RESULTS: The study included 2 476 students, consisting of 1 380 males and 1 096 females. The overall detection rate of myopia-depressive symptom comorbidity among the studied students was 14.54%. Univariate analysis showed that variables were significantly associated with the comorbidity, including family structure, grade level, sugar-sweetened beverage intake, exercise frequency, school bullying, and parental physical or verbal abuse(all P<0.05). Multivariate Logistic regression analysis identified the following risk factors: higher grade levels(8th grade: OR=1.9143, 95%CI: 1.1096-3.3024; 9th grade: OR=1.7884, 95%CI: 1.0506-3.0444; 11th grade: OR=2.1847, 95%CI: 1.1980-3.9840; 12th grade: OR=3.4606, 95%CI: 1.8250-6.5621), daily consumption of sugar-sweetened beverages more than once(OR=3.1383, 95%CI: 1.7112-5.7560), low frequency of moderate-to-vigorous exercise on weekends and holidays(mostly achievable: OR=3.3115, 95%CI: 1.009-10.8685), alcohol consumption(OR=4.4021, 95%CI: 2.7383-7.0766), daily sedentary time exceeding 10 h(OR=1.8594, 95%CI: 1.2141-2.8476), lack of puberty education(OR=3.0098, 95%CI: 2.0659-4.3848), and exposure to parental physical or verbal abuse(OR=2.4050, 95%CI: 1.1484-5.0364). Protective factors included no experience of school bullying(OR=0.0055, 95%CI: 0.0002-0.1602), no history of severe injury(OR=0.3118, 95%CI: 0.1823-0.5332), outdoor activities during class breaks(OR=0.1672, 95%CI: 0.0752-0.3719), and moderate after-school homework duration(2-3 h per day: OR=0.4802, 95%CI: 0.2620-0.8801). The constructed Stacking prediction model demonstrated good discriminative ability, with an area under the receiver operating characteristic curve(AUC)of 0.855, a sensitivity of 81.5%, and a specificity of 74.0%. Key predictive factors included alcohol consumption status, location of recess activities, unhealthy lifestyle composite index(interaction term between sedentary duration and sugar-sweetened beverage intake frequency), academic stress index(interaction term between sedentary duration and homework duration), and after-school homework duration.

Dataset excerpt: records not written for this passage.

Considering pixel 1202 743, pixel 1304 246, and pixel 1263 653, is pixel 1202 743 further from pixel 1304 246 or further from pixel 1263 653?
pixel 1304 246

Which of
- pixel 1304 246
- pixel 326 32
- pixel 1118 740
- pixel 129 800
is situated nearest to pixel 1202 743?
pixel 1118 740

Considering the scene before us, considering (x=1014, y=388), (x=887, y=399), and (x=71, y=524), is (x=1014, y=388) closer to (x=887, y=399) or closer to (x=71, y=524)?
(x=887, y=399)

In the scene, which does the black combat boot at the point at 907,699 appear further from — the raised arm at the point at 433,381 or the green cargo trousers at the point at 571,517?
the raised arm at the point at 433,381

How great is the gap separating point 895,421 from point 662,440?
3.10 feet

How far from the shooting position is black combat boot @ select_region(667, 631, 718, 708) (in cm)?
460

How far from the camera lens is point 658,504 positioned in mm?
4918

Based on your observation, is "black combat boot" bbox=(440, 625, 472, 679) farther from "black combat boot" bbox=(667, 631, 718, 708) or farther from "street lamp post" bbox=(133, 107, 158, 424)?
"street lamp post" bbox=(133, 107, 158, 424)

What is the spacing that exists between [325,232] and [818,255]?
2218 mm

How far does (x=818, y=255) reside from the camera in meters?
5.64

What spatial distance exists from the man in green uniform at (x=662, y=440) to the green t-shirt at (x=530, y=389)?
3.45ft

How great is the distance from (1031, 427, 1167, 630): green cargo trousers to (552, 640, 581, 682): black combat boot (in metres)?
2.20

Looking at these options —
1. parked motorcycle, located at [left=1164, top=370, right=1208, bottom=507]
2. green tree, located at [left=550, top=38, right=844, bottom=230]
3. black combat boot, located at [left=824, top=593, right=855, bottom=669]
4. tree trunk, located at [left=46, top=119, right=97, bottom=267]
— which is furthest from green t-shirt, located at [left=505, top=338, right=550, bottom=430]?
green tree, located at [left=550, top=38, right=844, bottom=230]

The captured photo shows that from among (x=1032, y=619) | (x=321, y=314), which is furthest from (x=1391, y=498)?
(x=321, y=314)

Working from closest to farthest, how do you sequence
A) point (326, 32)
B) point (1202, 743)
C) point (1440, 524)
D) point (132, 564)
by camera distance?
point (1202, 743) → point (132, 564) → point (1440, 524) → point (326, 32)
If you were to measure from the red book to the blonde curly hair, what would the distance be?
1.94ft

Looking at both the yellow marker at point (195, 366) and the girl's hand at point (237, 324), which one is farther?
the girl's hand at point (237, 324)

CONCLUSION: The comorbidity of myopia and depression among middle school students is jointly influenced by multiple factors such as lifestyle, academic pressure, and family/campus environment. It is advocated to implement a three-level intervention system that includes restricting the sale of sugar-sweetened beverages, conducting psychological screening for sedentary students, and carrying out family-school-medical collaborative management of drinking behaviors. This model can be applied to school health screening and the early identification of high-risk groups in community adolescent health management. It is suitable for middle school students in regions with similar economic levels, but not applicable to students receiving special education or those with severe organic diseases.